[STATED EXERCISE]:
Rewrite the listing below in full, changing "brown soil" to "brown earth" wherever it occurs and leaving everything else as it stands.

(Dataset excerpt)
= = = =
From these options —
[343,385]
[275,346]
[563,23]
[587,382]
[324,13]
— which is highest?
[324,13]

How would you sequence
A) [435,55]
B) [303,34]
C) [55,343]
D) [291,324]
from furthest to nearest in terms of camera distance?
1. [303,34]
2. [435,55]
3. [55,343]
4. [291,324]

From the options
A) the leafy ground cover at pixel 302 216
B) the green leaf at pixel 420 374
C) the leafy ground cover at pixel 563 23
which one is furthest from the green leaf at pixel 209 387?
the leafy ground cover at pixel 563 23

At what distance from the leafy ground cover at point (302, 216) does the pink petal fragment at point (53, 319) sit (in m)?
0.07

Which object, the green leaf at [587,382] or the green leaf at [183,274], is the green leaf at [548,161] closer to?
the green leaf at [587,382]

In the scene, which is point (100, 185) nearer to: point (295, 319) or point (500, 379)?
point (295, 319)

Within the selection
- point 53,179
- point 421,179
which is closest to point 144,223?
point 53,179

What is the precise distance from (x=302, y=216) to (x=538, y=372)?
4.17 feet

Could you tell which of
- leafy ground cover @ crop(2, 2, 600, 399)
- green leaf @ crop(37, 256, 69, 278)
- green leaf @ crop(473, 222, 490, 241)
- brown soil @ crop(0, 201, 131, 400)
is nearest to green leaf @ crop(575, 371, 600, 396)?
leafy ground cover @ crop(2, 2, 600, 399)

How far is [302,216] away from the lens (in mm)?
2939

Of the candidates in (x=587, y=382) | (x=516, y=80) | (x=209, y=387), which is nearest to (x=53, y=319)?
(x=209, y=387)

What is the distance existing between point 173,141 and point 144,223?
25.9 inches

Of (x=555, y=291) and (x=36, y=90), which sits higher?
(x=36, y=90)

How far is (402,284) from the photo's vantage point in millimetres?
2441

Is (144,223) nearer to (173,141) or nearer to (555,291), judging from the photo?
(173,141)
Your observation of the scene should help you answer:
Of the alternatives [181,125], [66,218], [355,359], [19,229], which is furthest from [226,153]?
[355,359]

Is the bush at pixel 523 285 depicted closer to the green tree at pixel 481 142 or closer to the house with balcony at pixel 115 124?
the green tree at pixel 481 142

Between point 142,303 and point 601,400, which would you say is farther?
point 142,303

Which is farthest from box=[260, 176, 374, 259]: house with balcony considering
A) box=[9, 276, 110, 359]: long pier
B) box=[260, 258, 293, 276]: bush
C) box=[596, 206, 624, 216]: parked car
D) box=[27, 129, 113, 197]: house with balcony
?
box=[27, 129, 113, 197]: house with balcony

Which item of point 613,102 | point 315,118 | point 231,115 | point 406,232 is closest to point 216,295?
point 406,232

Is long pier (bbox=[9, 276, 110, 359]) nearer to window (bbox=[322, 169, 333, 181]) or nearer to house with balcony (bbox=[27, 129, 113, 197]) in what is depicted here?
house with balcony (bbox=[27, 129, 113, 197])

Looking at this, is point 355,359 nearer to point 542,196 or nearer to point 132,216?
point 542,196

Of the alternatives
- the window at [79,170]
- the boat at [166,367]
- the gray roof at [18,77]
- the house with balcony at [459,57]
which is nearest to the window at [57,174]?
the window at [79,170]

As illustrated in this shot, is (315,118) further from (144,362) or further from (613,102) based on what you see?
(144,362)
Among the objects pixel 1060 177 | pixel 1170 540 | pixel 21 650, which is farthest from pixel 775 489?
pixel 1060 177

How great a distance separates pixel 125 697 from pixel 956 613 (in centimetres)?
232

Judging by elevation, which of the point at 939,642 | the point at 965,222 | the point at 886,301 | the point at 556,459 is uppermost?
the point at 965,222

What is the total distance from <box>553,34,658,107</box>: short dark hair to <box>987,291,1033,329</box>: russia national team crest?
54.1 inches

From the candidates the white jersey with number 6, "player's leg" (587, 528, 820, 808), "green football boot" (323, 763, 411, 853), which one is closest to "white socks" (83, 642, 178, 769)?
= = = =
[WRITTEN RESPONSE]:
From these options —
[343,385]
[275,346]
[563,23]
[587,382]
[324,13]
— which is highest?
[324,13]

How would you sequence
A) [435,55]
B) [303,34]
C) [55,343]
D) [291,324]
from furthest to nearest in terms of camera distance?
1. [303,34]
2. [435,55]
3. [55,343]
4. [291,324]

From the options
A) the leafy ground cover at pixel 302 216
B) the green leaf at pixel 420 374
C) the leafy ground cover at pixel 563 23
which one is furthest from the green leaf at pixel 209 387?
the leafy ground cover at pixel 563 23

At what distance from the leafy ground cover at point (302, 216) does the pink petal fragment at point (53, 319) sit (in m)?
0.07

Which object, the green leaf at [587,382] or the green leaf at [183,274], is the green leaf at [548,161] closer to?
the green leaf at [587,382]

In the scene, which is point (100, 185) nearer to: point (295, 319) or point (500, 379)?
point (295, 319)

Within the selection
- point 53,179
- point 421,179
which is closest to point 144,223?
point 53,179

What is the precise distance from (x=302, y=216) to (x=538, y=372)?
4.17 feet

Could you tell which of
- leafy ground cover @ crop(2, 2, 600, 399)
- green leaf @ crop(37, 256, 69, 278)
- green leaf @ crop(473, 222, 490, 241)
- brown earth @ crop(0, 201, 131, 400)
is nearest to green leaf @ crop(575, 371, 600, 396)?
leafy ground cover @ crop(2, 2, 600, 399)

How far is [302,216] away from the lens (in mm)?
2939

Of the candidates in (x=587, y=382) | (x=516, y=80) | (x=209, y=387), which is nearest to (x=53, y=319)?
(x=209, y=387)

What is the distance existing between point 173,141 and point 144,223?
25.9 inches

Of (x=555, y=291) and (x=36, y=90), which sits higher?
(x=36, y=90)

How far is (402,284) from the photo's vantage point in millimetres?
2441

Is (144,223) nearer to (173,141) or nearer to (555,291), judging from the photo?
(173,141)
Your observation of the scene should help you answer:
Of the alternatives [181,125], [66,218], [355,359], [19,229], which is furthest from [226,153]?
[355,359]

Is the bush at pixel 523 285 depicted closer to the green tree at pixel 481 142 or closer to the house with balcony at pixel 115 124?
the green tree at pixel 481 142

Between point 142,303 and point 601,400, which would you say is farther?
point 142,303

Which is farthest from box=[260, 176, 374, 259]: house with balcony considering
A) box=[9, 276, 110, 359]: long pier
B) box=[260, 258, 293, 276]: bush
C) box=[596, 206, 624, 216]: parked car
D) box=[27, 129, 113, 197]: house with balcony
?
box=[27, 129, 113, 197]: house with balcony

Which item of point 613,102 | point 315,118 | point 231,115 | point 406,232 is closest to point 216,295?
point 406,232

Is long pier (bbox=[9, 276, 110, 359]) nearer to window (bbox=[322, 169, 333, 181]) or nearer to house with balcony (bbox=[27, 129, 113, 197]) in what is depicted here?
house with balcony (bbox=[27, 129, 113, 197])

Looking at this, is point 355,359 nearer to point 542,196 or nearer to point 132,216?
point 542,196

Of the alternatives
- the window at [79,170]
- the boat at [166,367]
- the gray roof at [18,77]
- the house with balcony at [459,57]
which is nearest to the window at [57,174]?
the window at [79,170]

As illustrated in this shot, is (315,118) further from (144,362) or further from (613,102) based on what you see?
(144,362)
Among the objects pixel 1060 177 | pixel 1170 540 | pixel 21 650, which is farthest from pixel 775 489?
pixel 1060 177

How great a distance separates pixel 125 697 from pixel 956 613 (in centimetres)?
232

Judging by elevation, which of the point at 939,642 | the point at 965,222 | the point at 886,301 | the point at 556,459 is uppermost?
the point at 965,222

What is the total distance from <box>553,34,658,107</box>: short dark hair to <box>987,291,1033,329</box>: russia national team crest?
54.1 inches

From the candidates the white jersey with number 6, "player's leg" (587, 528, 820, 808), "green football boot" (323, 763, 411, 853), which one is closest to "white socks" (83, 642, 178, 769)?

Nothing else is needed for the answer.